→ What is expected:
Write out the part of the NECC meeting report between "Little skate tissue" and "the NECC states.", inclusive, word for word.

→ Extract:
Attendees, including EPSCoR program director Sian Mooney, reviewed progress on the installation of fiber optic cable for the regional network, cyber-enabled research, workforce development and diversity, external engagement and sustainability.

Successful collaborations among NECC institutions have enabled them to assemble a critical mass of faculty expertise and instrumentation for conducting large-scale research projects of national interest.

The NECC meeting participants discussed the progress made on several collaborative research programs. These include a joint project to sequence the genome of the little skate, a fish that was strategically selected for sequencing by the NIH as one of 11 non-mammalian organisms that could provide missing information to better understand the human genome.

Little skate tissue was provided by researchers in Maine, the sequencing was conducted at the DBI, and the electronic data were stored in regionally distributed data servers—one at UD's Center for Bioinformatics and Computational Biology (CBCB) and a second one at the University of Maine in Orono.

Cathy Wu, Edward G. Jefferson Chair of Bioinformatics and Computational Biology and director of the CBCB, together with colleagues from the University of Vermont and the Mount Desert Biological Laboratory in Maine, presented three hands-on seminars in Delaware and Maine, which prepared a group of researchers to conduct online gene annotation support for the project.

In a related research project, scientists analyzed the metagenomes of algal blooms such as the red tide, which have made a significant economic impact on all of the NECC states.  

A third area of cyber-based research with significant implications is the development of environmental sensors that feed into a centralized database to predict key environmental events. UD climatologist Daniel Leathers, director of UD's Delaware Environmental Monitoring and Analysis Center (DEMAC), presented Delaware's status in this area of growing importance.

→ Data shown:
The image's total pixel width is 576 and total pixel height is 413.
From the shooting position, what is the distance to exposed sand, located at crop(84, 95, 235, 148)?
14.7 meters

→ Output:
Little skate tissue was provided by researchers in Maine, the sequencing was conducted at the DBI, and the electronic data were stored in regionally distributed data servers—one at UD's Center for Bioinformatics and Computational Biology (CBCB) and a second one at the University of Maine in Orono.

Cathy Wu, Edward G. Jefferson Chair of Bioinformatics and Computational Biology and director of the CBCB, together with colleagues from the University of Vermont and the Mount Desert Biological Laboratory in Maine, presented three hands-on seminars in Delaware and Maine, which prepared a group of researchers to conduct online gene annotation support for the project.

In a related research project, scientists analyzed the metagenomes of algal blooms such as the red tide, which have made a significant economic impact on all of the NECC states.